Gastbeitrag - Wir brauchen mehr politische Bildung MEP Hannes Heide
Warum wir mehr politische Bildung brauchen
Von Europaabgeordneten Hannes Heide, Mitglied im Ausschuss für Kultur und Bildung
Die Bedeutung politischer Bildung kann gar nicht hoch genug eingeschätzt werden, für den Erhalt der Demokratie und Gesellschaft. Und doch ist sie in den meisten europäischen Lehrplänen eine Randnotiz oder gar nicht definiert. Vielerorts verlassen die Schüler und Schülerinnen die Ausbildung ohne Ahnung von den politischen Strukturen zu haben in denen sie leben, besonders wenn es um die Funktion und den Aufbau der Europäischen Union geht. Die internationale Schülervergleichsstudie ICCS kommt zu dem Ergebnis, dass nur 35 % der Schüler über ein ganzheitliches Wissen und Verständnis der politischen Konzepte und einen gewissen Grad an kritischer Betrachtung verfügen. Und nur die Hälfte der europäischen Schüler gab an in der Schule etwas über Europa erfahren zu haben. Das ist alarmierend und fordert die EU-Kommission und die Mitgliedstaaten auf der politischen Bildung in der Schule mehr Raum zu geben.
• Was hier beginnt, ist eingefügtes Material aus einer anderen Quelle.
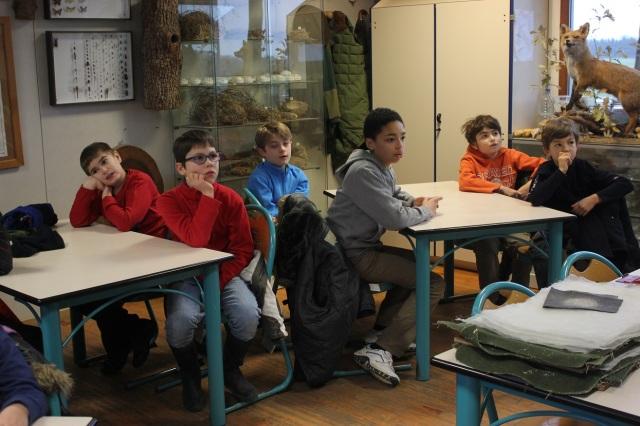 Montessori concentration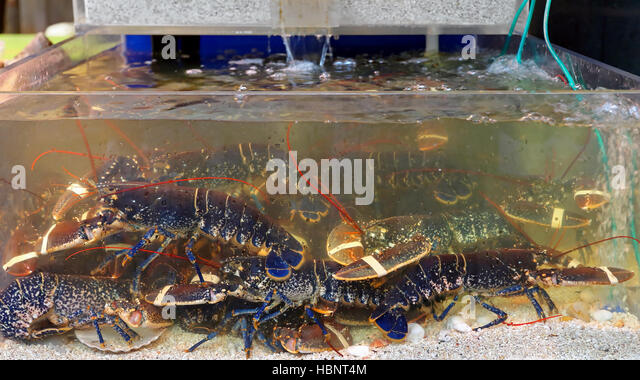 lobsters in tank stockfotos lobsters in tank bilder alamy. Black Bedroom Furniture Sets. Home Design Ideas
Information gegen Fake News
Seit einigen Jahren wird das politische Abbild durch Wissenslücken und Fake News verzerrt und es breitet sich die Vorstellung aus die Europäische Union wäre bürgerfern, komplex und verzichtbar. Nationalistisch-populistische Bewegungen instrumentalisieren den Euroskeptizismus für ihre politischen Zwecke. Das setzt demokratischen Systeme zunehmend unter Druck. Nach den nationalistischen Regierungswechseln, in Polen und Ungarn ist die Stundenanzahl der politischen Bildung gekürzt von internationalen Dimensionen zu nationalen Themen beschränkt.
EU-Programme für Schulen
Seit 1990 ermöglicht das Programm Euroscola, mittlerweile ergänzt durch die „Botschafterschulen für das Europäische Parlament“, Schülerinnen und Schülern die Teilnahme an Simulationen der Arbeit im Parlament. Lehrkräfte werden speziell auf die europäische Thematik geschult. Euroscola veranstaltet jedes Jahr 20 Sitzungen in Straßburg, bei denen rund 10.000 Schüler im Alter zwischen 16 und 18 Jahren aus allen Mitgliedstaaten begrüßt werden können. Das anhaltende Wachstum des Programms „Botschafterschule“ zeigt, dass Interesse an Bildungsmaßnahmen zur Unionsbürgerschaft ist groß.
Fleißige Schulen
Im Schuljahr 2020-21 wurden 1.572 Schulen als Botschafter-Schulen zertifiziert. An den Schulen wurden 11.980 Veranstaltungen ausgerichtet, an denen 242 Europaabgeordnete teilnahmen. Durch die Digitalisierung konnte die Reichweite erheblich ausgebaut werden. Es gibt jedoch nach wie vor Schwierigkeiten, Schulen in ländlichen Gebieten zu erreichen. Um den erworbenen Fähigkeiten mehr Gewicht zu geben, wäre eine Anerkennung in Rahmen einer Zertifizierung von den nationalen Behörden für die Teilnehmer wünschenswert.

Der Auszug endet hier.